Люсинда слегка улыбнулась.
– Мы сказали ему, что Пит снимает кино для промышленности – знаешь, учебные фильмы, корпоративные ленты для деловых сборищ. Сэм принял это. Пит никогда не пытался объяснить ему, что это не так, и таким образом выполнял одно из условий своих свиданий с сыном.
– Говорил ли когда-нибудь Пит об изменении ситуации с опекунством Сэма? – осведомился Уит и заметил, как побледнела Люсинда.
– Я не понимаю, о чем речь.
– Пит намеревался подать в суд прошение на оформление опекунства над Сэмом.
В кабинете снова повисла тишина. Скрипнув креслом, Люсинда наклонилась вперед.
– Судья, вы в своем уме? Будьте реалистом. Какой, черт возьми, мог быть у Пита шанс на слушании об опекунстве?

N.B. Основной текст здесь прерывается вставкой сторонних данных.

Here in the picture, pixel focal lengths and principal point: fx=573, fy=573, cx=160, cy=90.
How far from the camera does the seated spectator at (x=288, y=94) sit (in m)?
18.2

– Я не знаю, – ответил Уит. – Это вы мне скажите.
– Это несерьезно. Ни один суд по делам семьи не отдал бы мальчика Питу.
– А он не просил о совместном опекунстве теперь, когда вернулся в Порт-Лео?
– Они решили бы это вместе с Фейс, – твердо ответила она, а Уит подумал: «Ну да, конечно, как будто вы все не оказались бы тогда втянутыми в это».
– Последний вопрос, – сказал Уит. – Яхта, где обосновался Пит, принадлежит семье, которая подозревается в незаконном обороте наркотиков. Вам что-нибудь известно о них?
Он почти услышал, как политическая перспектива, быстро закипая, улетучивается в пространство.
– Определенно нет, – выдавила из себя Люсинда. – Друзья Пита – это его друзья, и никакие связи моего сына не имеют к нам ни малейшего отношения. Я рассчитываю, что от вас эта информация не попадет в прессу. – В ямочке на ее горле отчетливо пульсировала вена.
– Значит, вы не пытались выяснить, кто предоставил Питу полный пансион, когда он вернулся в Порт-Лео?
– Мне не нравятся ваши намеки, судья. – Впервые он увидел в глазах Люсинды бушующую ярость: челюсти сжаты, губы вытянуты в нитку.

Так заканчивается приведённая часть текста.